Paint: Who cares? The truck lives in the low humidity of Arizona, the sun would bake a paint job in a couple of years anyway. The truck has a nickname "The BUTT" it stands for Big Ugly Tan Truck. My BUTT is parked outside next to the garage; sorry my 67 GTO stays inside the garage. I've had this car since 1981, and it gets preferential treatment.

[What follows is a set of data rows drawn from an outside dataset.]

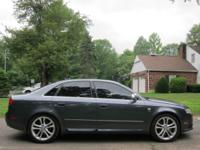 2006 AUDI S4(88,185) B7 DOLPHIN GRAY WITH NAVIGATION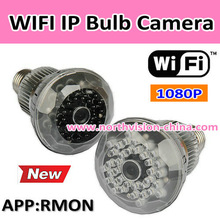 WIFI light bulb camera with tf slot, motion detection,1080P HD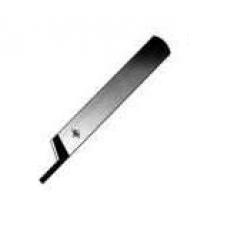 Нож верхний победитовый 164809 Singer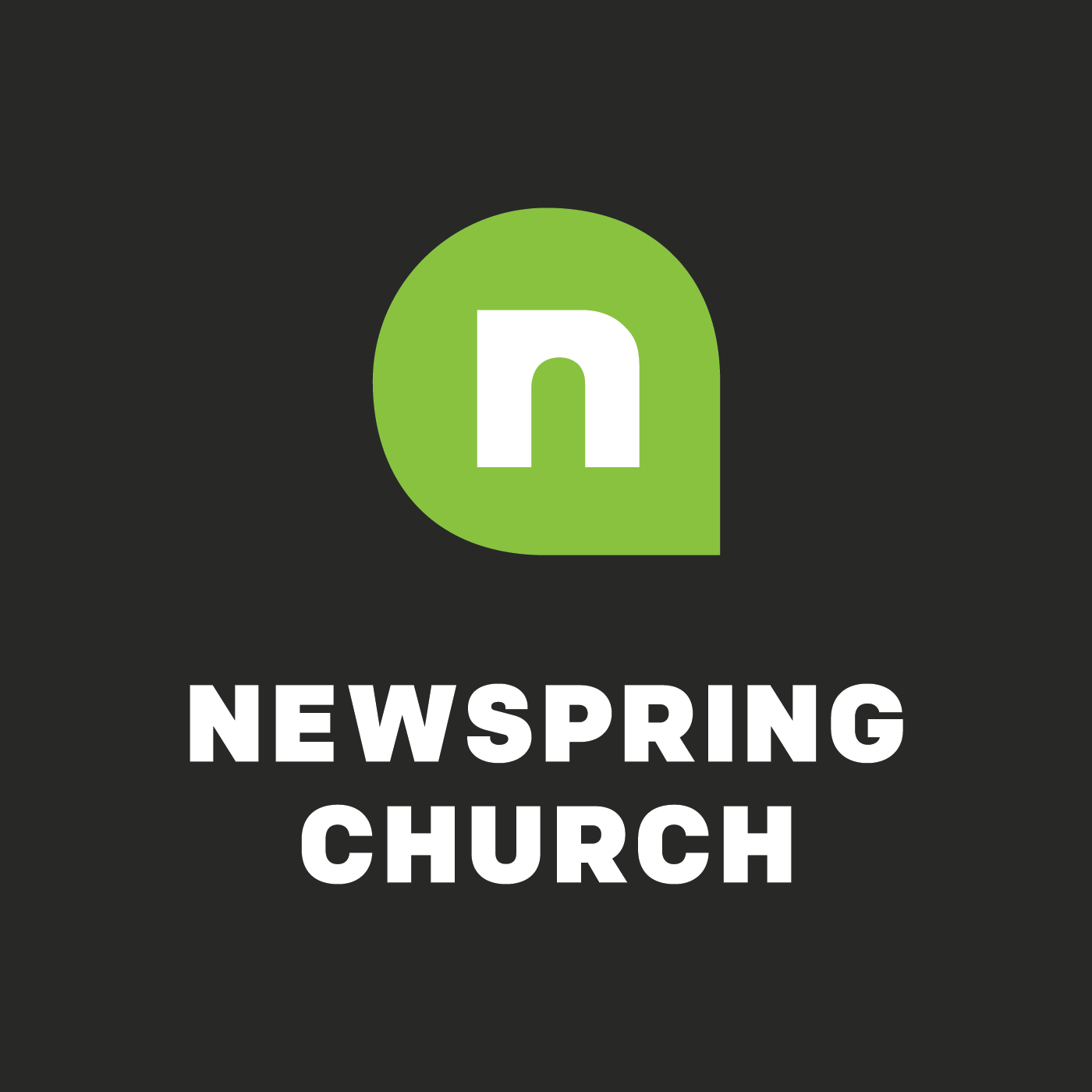 NewSpring Church Sermon Video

Temporary setback: 2006-2007: The truck was running, the oil pressure was within limits, but seemed low since all the crankshaft bearing tolerances were very tight, from what I remember the plastic gauge readings for the crankshaft were consistently on the low side. After about 10,000 miles I could hear the #8 cylinder going in and out. Eventually the cylinder went dead completely. I did a compression test on the number #8 cylinder: zero, yea stuck valve. While I was at it I did a compression test on all the other cylinders. The #3 cylinder barely passed, but all the others were around 400 psi. Since I had to take off one head for the #8 cylinder and something was going wrong with the #3 cylinder. I decided to pull the engine and put it on the stand. I pulled the passenger head and one of the valves was stuck open, you could shine a light through the intake side and see. The driver side head #3 cylinder looked like part of the pre-combustion cup broke off and beat up the #3 piston. I had heard a weird ticking sound on that side of the block, it wasn't like a rod knock, but I couldn't figure it out until I saw the piston. I think the piston was rocking back and forth in the cylinder making a ticking sound. The #3 cylinder was all scraped up, so it needed to be sleeved.

I was now living in Mesa, AZ and was far away from my Norfolk, VA machinist. After talking to a local diesel mechanic, he recommended Continental Diesel in Phoenix. I started by taking both heads to them to see if they could be fixed for a reasonable price, and they did a great job. I took the block; beat up piston, and the camshaft to them. I read one of the posts talking about how camshaft tolerances affect oil pressure, so I asked them to look at the camshaft and cam bearings in the block. They sleeved the #3 cylinder, polished the camshaft and, installed different cam bearings. Since the head bolts had been used an unknown number of times, I decided to go with a head stud kit from ARP fasteners. The studs are nice; I'm sure if I ever have to take off a cylinder head I'll have to pull the engine out of the truck. I think pulling the engine out of the truck makes it a lot easier, since everything on the 6.2 is heavy. All of the crankshaft bearings were still good, so I re-used them. The camshaft was the culprit of the low oil pressure; it's now 40 psi at idle. The previous idle oil pressure readings would drop down to 15 psi at idle.

Final State MPG and uses: The truck starts up and has been going since early 2007. I average 16 mpg for city and highway, not bad for a 6000 lb truck with 4.56 gears. I'm an electrical engineer during the day, but have home improvement projects and other automobile stuff I use the truck for. Several loads of sheetrock, a pallet of landscaping pavers, countless trips to the landfill, the truck pulls its weight and is the working member of the vehicles. An eight foot bed is nice; you can get the guys at Home Depot to load the sheetrock and other pallets with a forklift. My wife used to be in the Air Force, she drove an M1008 on one of her tours in Germany. Selling the idea of a M1008 project truck to her was easy. My wife drives and likes the truck too. Eventually we'll put a get a slide-in camper and we'll use it for some Arizona camping. I also use the truck as back-up transportation, such as when my parents are in town and I let them drive my 2005 Hyundai.